Görevler
(a) 9-5 mesaisiyle ilgili metinde “Sözcü gazetesinin haberine” ifadesinden “kıyasla daha yüksek.” ifadesine kadar olan kısmı, “stres seviyeleri” ifadesini “kaygı düzeyleri” ile değiştirerek yeniden yazın.
(b) 9-5 mesaisiyle ilgili metne göre New York Üniversitesi'ndeki bilim insanları kaç kişiye ait verileri analiz etmiştir?
(c) 9-5 mesaisiyle ilgili metni son cümlesinden sonra sürdürün.

Metin Bölümü
Bilim İnsanları 9-5 Çalışmayı Savunuyor

Bilim insanları düzenli mesai saatlerinin çalışan sağlığı üzerindeki etkisini inceledi. Sonuçlar, esnekliğin her zaman avantaj olmadığını ortaya koyuyor.

9-5 mesai saatleriyle çalışanlar

9-5 Mesaisi Geri mi Dönüyor?

Uzun çalışma saatlerinin verimliliği artırmak yerine sağlığı bozduğuna dair kanıtlar giderek artıyor. Örneğin haftada 55 saat çalışmak ömürden 9 yıl çalıyor. Son olarak, New York Üniversitesi tarafından yapılan ve Sözcü gazetesinde yayımlanan bir araştırma, geleneksel 9-5 mesaisinin hem fiziksel hem de zihinsel sağlık açısından düşündüğümüzden çok daha faydalı olabileceğini iddia ediyor.

Yeni kuşak esnek saatler isterken, bu çalışmayla bilim insanları geleneksel mesai saatlerine dönüş çağrısı yapıyor. Nedenine bakalım.

Araştırma Ne Diyor?

Sözcü gazetesinin haberine göre New York Üniversitesi’nde bilim insanları genç yetişkinlik dönemindeki istihdam alışkanlıklarının, 50 yaşına geldiklerinde uyku, fiziksel veya zihinsel sağlıkla bağlantılı olup olmadığını görmek için 7.000'den fazla kişiyle ilgili verileri analiz etti. Bu çalışmaya göre, sabah 9 ile akşam 5 arasındaki düzenli mesai saatleri, insan vücudu ve zihni için en uygun olan saat dilimini oluşturuyor. Bu saat aralığında çalışan kişilerin stres seviyeleri daha düşük. Uyku kaliteleri ise düzensiz saatlerde çalışanlara kıyasla daha yüksek.

Araştırmaya göre gündüz saatlerinde değişkenlik içeren iş düzenleri olan kişilerde aşağıdaki belirtiler görülebiliyor:

  • Günde daha az saat uyuma ve daha düşük uyku kalitesi
  • Daha düşük fiziksel ve zihinsel işlevlere sahip olma
  • 50 yaşında kötü sağlık ve depresif belirtiler

Bu belirtiler düzenli mesaisi olan 50 yaşındakilere göre daha yüksek.

Toplanan Veriler
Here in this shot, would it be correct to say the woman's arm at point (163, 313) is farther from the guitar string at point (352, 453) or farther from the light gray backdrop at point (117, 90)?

Görevlere Göre Sonuçlar
(a)
Sözcü gazetesinin haberine göre New York Üniversitesi’nde bilim insanları genç yetişkinlik dönemindeki istihdam alışkanlıklarının, 50 yaşına geldiklerinde uyku, fiziksel veya zihinsel sağlıkla bağlantılı olup olmadığını görmek için 7.000'den fazla kişiyle ilgili verileri analiz etti. Bu çalışmaya göre, sabah 9 ile akşam 5 arasındaki düzenli mesai saatleri, insan vücudu ve zihni için en uygun olan saat dilimini oluşturuyor. Bu saat aralığında çalışan kişilerin kaygı düzeyleri daha düşük. Uyku kaliteleri ise düzensiz saatlerde çalışanlara kıyasla daha yüksek.

(b) 7.000'den fazla kişiye ait verileri.

(c)
Vardiyalı Çalışmak Beyne İyi Gelmiyor

Habere göre araştırmacılar, geleneksel saatlerin dışında çalışmanın sirkadiyen ritim (iç vücut saati) ile etkileşime girerek insanların kaliteli uykuyu kaçırmasına neden olduğunu ve bunun da beyni etkileyebileceğini öne sürdü.

Araştırmadaki bu bilgiler “Gece vardiyaları bilişsel kayba yol açabilir” başlıklı yazımızı destekler nitelikte.

Sözcü gazetesindeki haberin tamamına buradan ulaşabilirsiniz.

9-5'in Psikolojik Üstünlüğü

Sabahları işe başlama ve akşamları işi bitirme arasında kurulan düzenli ritüel, yalnızca fiziksel sağlık açısından değil, aynı zamanda psikolojik denge için de büyük önem taşıyor. Özellikle uzaktan çalışanlar ya da freelance iş modeline sahip olanlar için iş-özel hayat dengesi ciddi şekilde bozulabiliyor.

Günün başlangıcını ve sonunu net olarak belirleyen bir yapı, bireylerin yaşam kalitesini artırabilir. Bu da motivasyonu ve iş verimini olumlu etkiler.

Esnekliğin Bedeli Ne?

Pandemiyle birlikte popülerleşen “çalışma saatlerinde esneklik” politikaları, başlangıçta özgürleştirici bir adım gibi görünüyordu. Ancak esnekliğin sınırlarının belirsiz olması, çalışanlarda tükenmişlik sendromunu artırdı. Bu durumdan en çok etkilenen grup kadınlar oldu. “Pandeminin jonglörü çalışan kadınlar” başlıklı yazıda evden çalışma düzeninin kadının omuzlarına yüklediği ağırlık anlatılmıştı.

Günün ne zaman başladığı ne zaman bittiği belli olmayan bir iş modeli, üretkenliği artırmak bir yana, zihinsel dağınıklığı da beraberinde getirebilir. Bu da uzun vadede verim kaybına ve çalışan bağlılığında düşüşe yol açar.

9-5'e Dönmeli Miyiz?

Teknoloji her ne kadar zamandan bağımsız çalışmayı mümkün kılsa da insan fizyolojisi sabit bir ritimden yana. Esnekliğin çalışanlara büyük bir özgürlük tanıdığı aşikar. Ancak görünen o ki bir günden bir güne savrulan düzensizlik şeklinde bir esneklikten ziyade, yapılandırılmış bir esneklik daha çok hizmet edeceğe benziyor.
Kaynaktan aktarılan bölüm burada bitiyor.